4.  Information deduction. A cryptanalyst gains some information about the key or plaintext. This information could be a few bits of the key, some information about the form of the plaintext, and so forth.

An algorithm is unconditionally secure if, no matter how much ciphertext a cryptanalyst has, there is not enough information to recover the plaintext. In point of fact, only a one-time pad (see Section 1.5) is unbreakable given infinite resources. All other cryptosystems are breakable in a ciphertext-only attack, simply by trying every possible key one by one and checking whether the resulting plaintext is meaningful. This is called a brute-force attack (see Section 7.1).

Cryptography is more concerned with cryptosystems that are computationally infeasible to break. An algorithm is considered computationally secure (sometimes called strong) if it cannot be broken with available resources, either current or future. Exactly what constitutes “available resources” is open to interpretation.

You can measure the complexity (see Section 11.1) of an attack in different ways:

1.  Data complexity. The amount of data needed as input to the attack.

2.  Processing complexity. The time needed to perform the attack. This is often called the work factor.

3.  Storage requirements.
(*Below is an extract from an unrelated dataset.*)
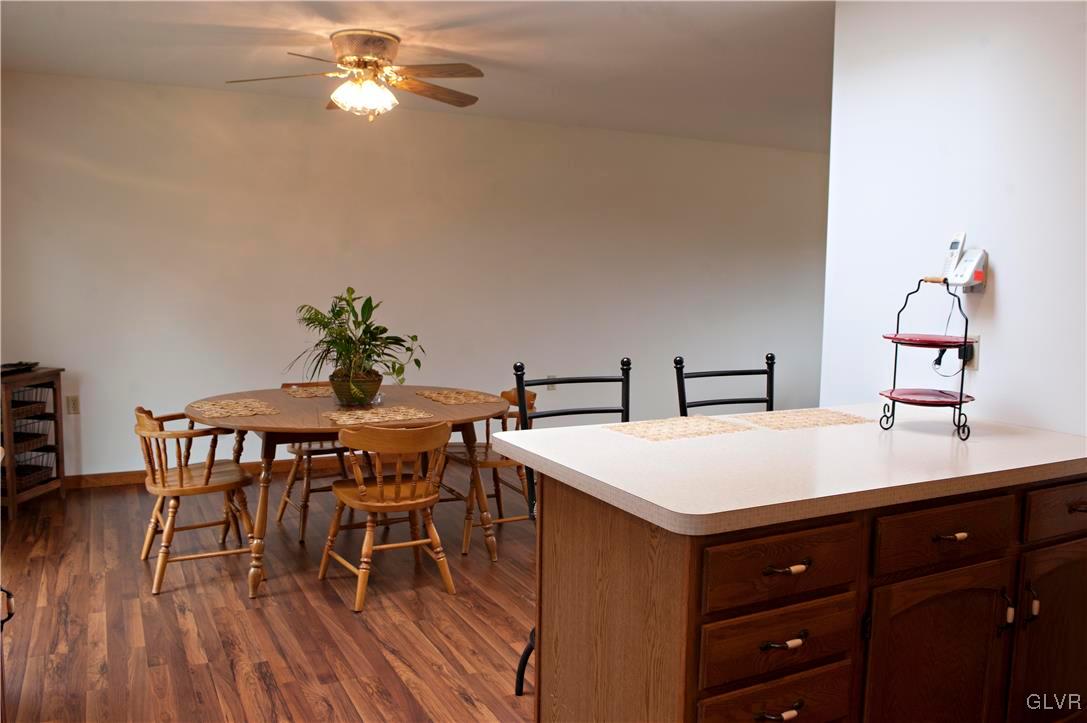 214 Ruth Road Bath, PA 18014 - Photo 11 of 25 a view of a dining room with furniture and wooden floor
The amount of memory needed to do the attack.

As a rule of thumb, the complexity of an attack is taken to be the minimum of these three factors. Some attacks involve trading off the three complexities: A faster attack might be possible at the expense of a greater storage requirement.

Complexities are expressed as orders of magnitude. If an algorithm has a processing complexity of 2¹²⁸, then 2¹²⁸ operations are required to break the algorithm. (These operations may be complex and time-consuming.) Still, if you assume that you have enough computing speed to perform a million operations every second and you set a million parallel processors against the task, it will still take over 10¹⁹ years to recover the key. That’s a billion times the age of the universe.